W3C home > Mailing lists > Public > public-digipub-ig@w3.org > September 2015

Re: [Glossary] Definition of a portable document (and other things...)

From: Bill McCoy <bmccoy@idpf.org>
Date: Wed, 9 Sep 2015 09:35:59 -0700
Message-ID: <CADMjS0aV3TnSp9WwM=+sM2uX082MH3Zw_GUc+oCTQE72U8tn7w@mail.gmail.com>
To: Ivan Herman <ivan@w3.org>
Cc: W3C Digital Publishing IG <public-digipub-ig@w3.org>, Deborah Kaplan <dkaplan@safaribooksonline.com>, Liam Quin <liam@w3.org>, Leonard Rosenthol <lrosenth@adobe.com>, Ralph Swick <swick@w3.org>, Olaf Drümmer <olaf@druemmer.com>
Yes I did not actually propose to use checksums in the definition, that was
a motivating thought experiment only. And I am not particularly attached to
my "formats are finite and enumerable" language either and would welcome
something better (I also thought of the term "knowable" but decided against
it lest we delve too far into epistemology).

But to be clear on what I meant I want to drill down on your example.

If said JavaScript program is to be run on the receiving system, aka user
agent aka reading system, then in REST architectural style terms, this what
Roy Fielding defined as "code-on-demand". In this case the *format* of the
resource is the JS code itself not the side-effects of its execution - so
sure it can be portable per my definition and usually would be (unless the
code itself were dynamically generated by another program, or referenced in
a loose way by URI that is not specific as to version etc.). That there are
infinite potential results of executing that code on the user agent doesn't
impair portability and in fact to me it is precisely this that makes a
portable web document special with respect to interactivity vs. an
arbitrary Web app - a portable web document can be highly interactive, but
all the interactive elements must itself be portable. OTOH if that
JavaScript code in your example was designed to run only on the server via
e.g. Node.js, then no the resulting Web document would not (in my view) be
portable at all (well, since portability is not binary, the dependency on
such server-side logic would be a ding to that document's portability
rating, which might be more or less determinative depending on how
important that dynamic Fibonacci display is to the document as a whole).


On Wed, Sep 9, 2015 at 9:24 AM, Ivan Herman <ivan@w3.org> wrote:

> Bill,
> just a quick note before I call it a day…
> The reason I did not include checksums is because it seems very technology
> specific, and we avoided that until now. I hear you vs. the "*format(s)

————

Your instructions
Update the stretch of the message from "From: Bill McCoy" through "far into epistemology)." by putting "hash values" in place of "checksums". None of the rows is needed for this work.

————

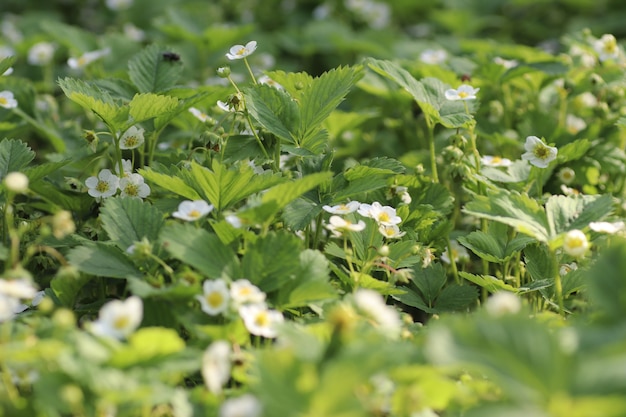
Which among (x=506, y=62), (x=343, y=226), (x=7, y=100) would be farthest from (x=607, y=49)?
(x=7, y=100)

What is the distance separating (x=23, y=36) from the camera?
4121 mm

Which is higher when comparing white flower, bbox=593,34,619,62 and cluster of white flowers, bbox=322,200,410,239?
white flower, bbox=593,34,619,62


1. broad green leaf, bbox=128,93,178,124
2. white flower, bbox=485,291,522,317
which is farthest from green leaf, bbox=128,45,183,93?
white flower, bbox=485,291,522,317

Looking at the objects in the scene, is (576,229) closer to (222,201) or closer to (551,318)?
(551,318)

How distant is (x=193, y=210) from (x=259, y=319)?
1.23 ft

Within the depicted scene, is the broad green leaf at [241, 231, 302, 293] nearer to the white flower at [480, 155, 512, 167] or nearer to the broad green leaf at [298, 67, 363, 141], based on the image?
the broad green leaf at [298, 67, 363, 141]

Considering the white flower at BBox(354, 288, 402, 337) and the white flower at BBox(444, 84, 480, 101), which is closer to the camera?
the white flower at BBox(354, 288, 402, 337)

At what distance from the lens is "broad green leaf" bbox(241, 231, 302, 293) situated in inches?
63.2

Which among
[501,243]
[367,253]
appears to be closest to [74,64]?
[367,253]

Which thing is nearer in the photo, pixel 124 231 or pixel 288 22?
pixel 124 231

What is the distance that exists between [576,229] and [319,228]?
63 centimetres

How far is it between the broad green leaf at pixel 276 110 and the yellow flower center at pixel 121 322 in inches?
30.0

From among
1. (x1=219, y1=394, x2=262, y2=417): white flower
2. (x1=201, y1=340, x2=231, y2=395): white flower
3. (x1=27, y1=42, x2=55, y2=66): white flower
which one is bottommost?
(x1=27, y1=42, x2=55, y2=66): white flower

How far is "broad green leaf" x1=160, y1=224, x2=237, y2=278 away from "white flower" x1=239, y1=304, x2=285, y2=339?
0.14m
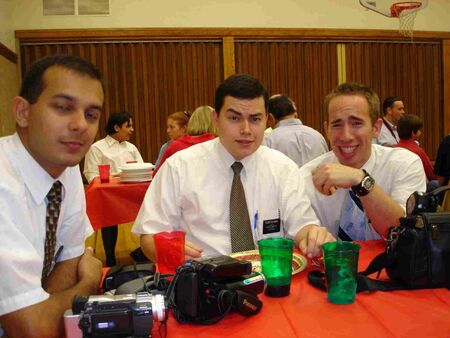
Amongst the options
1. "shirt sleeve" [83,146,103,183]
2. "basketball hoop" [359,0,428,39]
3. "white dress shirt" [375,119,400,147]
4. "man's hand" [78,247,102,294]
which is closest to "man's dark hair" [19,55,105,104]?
"man's hand" [78,247,102,294]

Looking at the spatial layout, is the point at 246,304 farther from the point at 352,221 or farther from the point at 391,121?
the point at 391,121

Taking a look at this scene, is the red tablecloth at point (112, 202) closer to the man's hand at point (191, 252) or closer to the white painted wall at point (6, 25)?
the man's hand at point (191, 252)

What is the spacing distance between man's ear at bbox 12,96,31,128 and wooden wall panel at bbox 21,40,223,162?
19.3 ft

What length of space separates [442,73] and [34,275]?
863 centimetres

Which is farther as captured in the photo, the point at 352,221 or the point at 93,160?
the point at 93,160

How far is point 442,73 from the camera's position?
8141mm

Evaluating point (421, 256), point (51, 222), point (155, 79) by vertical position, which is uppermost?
point (155, 79)

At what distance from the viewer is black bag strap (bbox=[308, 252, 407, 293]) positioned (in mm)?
1160

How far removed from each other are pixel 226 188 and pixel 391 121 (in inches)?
194

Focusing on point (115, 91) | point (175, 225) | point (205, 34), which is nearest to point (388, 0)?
point (205, 34)

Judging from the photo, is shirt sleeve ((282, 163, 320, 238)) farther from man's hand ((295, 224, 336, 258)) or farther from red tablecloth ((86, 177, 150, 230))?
red tablecloth ((86, 177, 150, 230))

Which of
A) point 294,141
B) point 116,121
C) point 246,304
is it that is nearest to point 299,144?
point 294,141

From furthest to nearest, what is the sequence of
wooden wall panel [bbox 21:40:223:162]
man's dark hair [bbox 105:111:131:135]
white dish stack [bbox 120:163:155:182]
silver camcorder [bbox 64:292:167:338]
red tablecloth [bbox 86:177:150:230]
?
wooden wall panel [bbox 21:40:223:162] → man's dark hair [bbox 105:111:131:135] → white dish stack [bbox 120:163:155:182] → red tablecloth [bbox 86:177:150:230] → silver camcorder [bbox 64:292:167:338]

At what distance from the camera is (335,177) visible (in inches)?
62.6
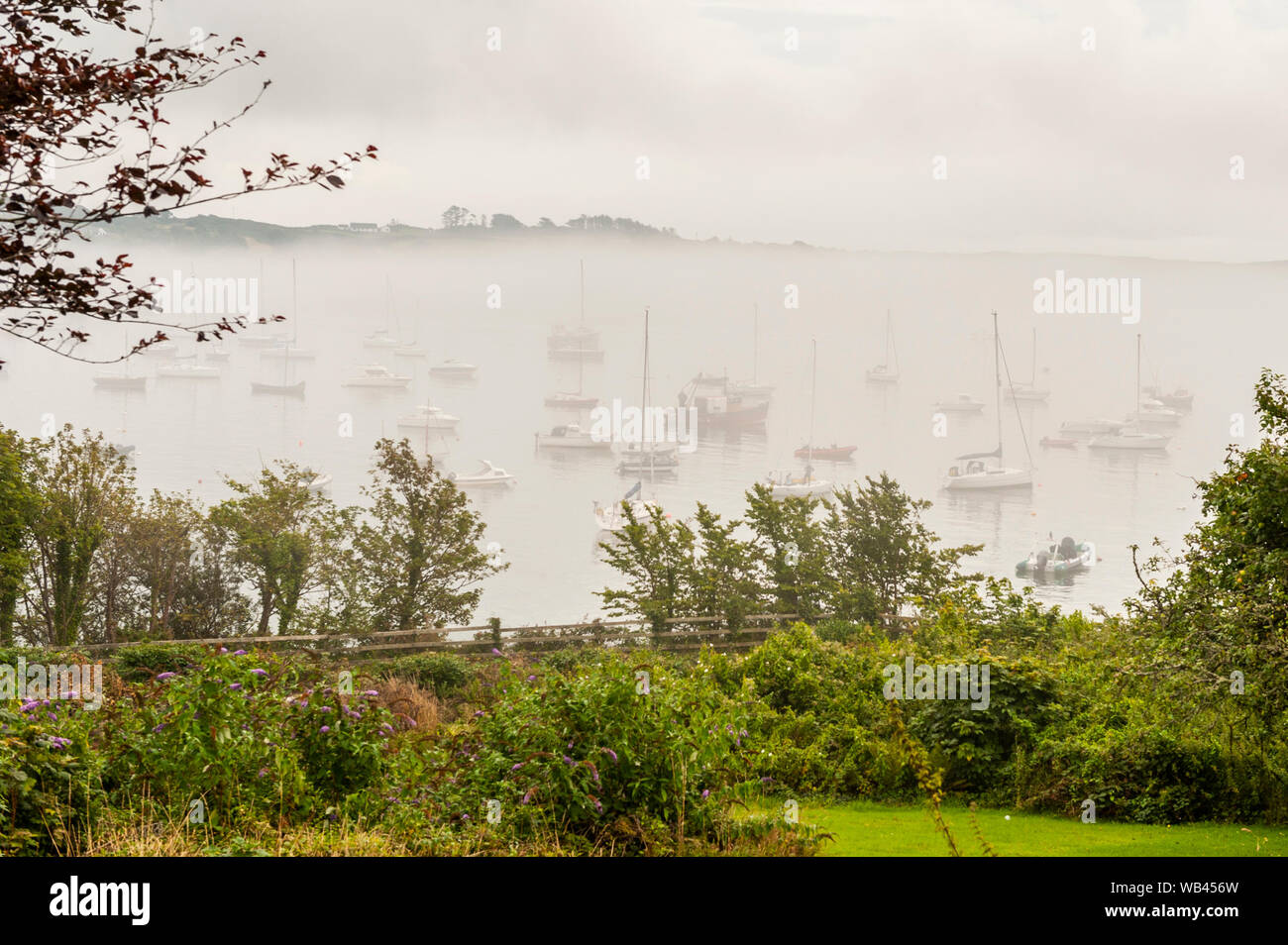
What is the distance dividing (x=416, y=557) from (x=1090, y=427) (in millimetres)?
88881

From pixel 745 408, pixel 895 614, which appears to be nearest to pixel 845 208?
pixel 745 408

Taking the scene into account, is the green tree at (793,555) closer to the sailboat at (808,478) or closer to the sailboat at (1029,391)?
the sailboat at (808,478)

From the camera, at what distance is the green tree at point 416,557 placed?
2420 cm

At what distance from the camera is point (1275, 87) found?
371 ft

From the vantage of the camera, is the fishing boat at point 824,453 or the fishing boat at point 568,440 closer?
the fishing boat at point 824,453

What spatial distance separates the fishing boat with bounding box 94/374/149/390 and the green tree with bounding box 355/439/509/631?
3076 inches

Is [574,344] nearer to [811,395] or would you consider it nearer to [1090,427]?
[811,395]

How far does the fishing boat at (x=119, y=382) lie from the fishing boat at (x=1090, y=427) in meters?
80.2

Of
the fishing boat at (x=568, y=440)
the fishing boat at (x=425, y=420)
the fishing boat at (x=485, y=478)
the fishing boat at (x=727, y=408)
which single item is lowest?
the fishing boat at (x=485, y=478)

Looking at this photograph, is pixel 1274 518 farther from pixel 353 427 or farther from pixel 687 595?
pixel 353 427

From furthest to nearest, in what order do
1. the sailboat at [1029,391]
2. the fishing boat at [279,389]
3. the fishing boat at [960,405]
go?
the sailboat at [1029,391] → the fishing boat at [960,405] → the fishing boat at [279,389]

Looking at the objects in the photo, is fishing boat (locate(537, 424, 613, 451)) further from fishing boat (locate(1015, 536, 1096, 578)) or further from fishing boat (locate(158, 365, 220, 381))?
fishing boat (locate(1015, 536, 1096, 578))

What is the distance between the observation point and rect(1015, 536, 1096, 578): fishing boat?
59.2 m

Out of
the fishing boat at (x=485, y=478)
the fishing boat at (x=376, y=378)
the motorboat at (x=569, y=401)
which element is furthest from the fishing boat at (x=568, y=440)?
the fishing boat at (x=376, y=378)
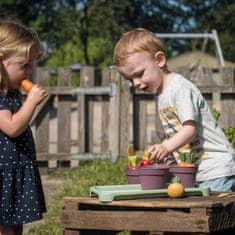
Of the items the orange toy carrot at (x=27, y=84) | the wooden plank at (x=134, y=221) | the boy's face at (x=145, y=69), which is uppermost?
the boy's face at (x=145, y=69)

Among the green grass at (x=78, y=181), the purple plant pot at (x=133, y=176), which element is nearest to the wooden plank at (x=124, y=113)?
the green grass at (x=78, y=181)

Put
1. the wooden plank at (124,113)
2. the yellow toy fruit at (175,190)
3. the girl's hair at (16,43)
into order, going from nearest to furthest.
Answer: the yellow toy fruit at (175,190), the girl's hair at (16,43), the wooden plank at (124,113)

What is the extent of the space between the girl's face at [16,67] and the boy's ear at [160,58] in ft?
2.35

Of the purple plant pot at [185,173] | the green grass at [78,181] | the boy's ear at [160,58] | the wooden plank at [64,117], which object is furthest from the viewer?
the wooden plank at [64,117]

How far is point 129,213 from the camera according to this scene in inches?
137

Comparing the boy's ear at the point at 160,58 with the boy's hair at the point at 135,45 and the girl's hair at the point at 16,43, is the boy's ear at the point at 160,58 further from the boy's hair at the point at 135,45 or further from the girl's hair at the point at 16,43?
the girl's hair at the point at 16,43

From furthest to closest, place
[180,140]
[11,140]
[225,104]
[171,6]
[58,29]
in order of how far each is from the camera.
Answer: [171,6] → [58,29] → [225,104] → [11,140] → [180,140]

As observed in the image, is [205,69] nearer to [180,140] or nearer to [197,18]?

————

Answer to this problem
From: Bill McCoy <bmccoy@idpf.org>
Date: Wed, 9 Sep 2015 09:35:59 -0700
Message-ID: <CADMjS0aV3TnSp9WwM=+sM2uX082MH3Zw_GUc+oCTQE72U8tn7w@mail.gmail.com>
To: Ivan Herman <ivan@w3.org>
Cc: W3C Digital Publishing IG <public-digipub-ig@w3.org>, Deborah Kaplan <dkaplan@safaribooksonline.com>, Liam Quin <liam@w3.org>, Leonard Rosenthol <lrosenth@adobe.com>, Ralph Swick <swick@w3.org>, Olaf Drümmer <olaf@druemmer.com>
Yes I did not actually propose to use hash values in the definition, that was
a motivating thought experiment only. And I am not particularly attached to
my "formats are finite and enumerable" language either and would welcome
something better (I also thought of the term "knowable" but decided against
it lest we delve too far into epistemology).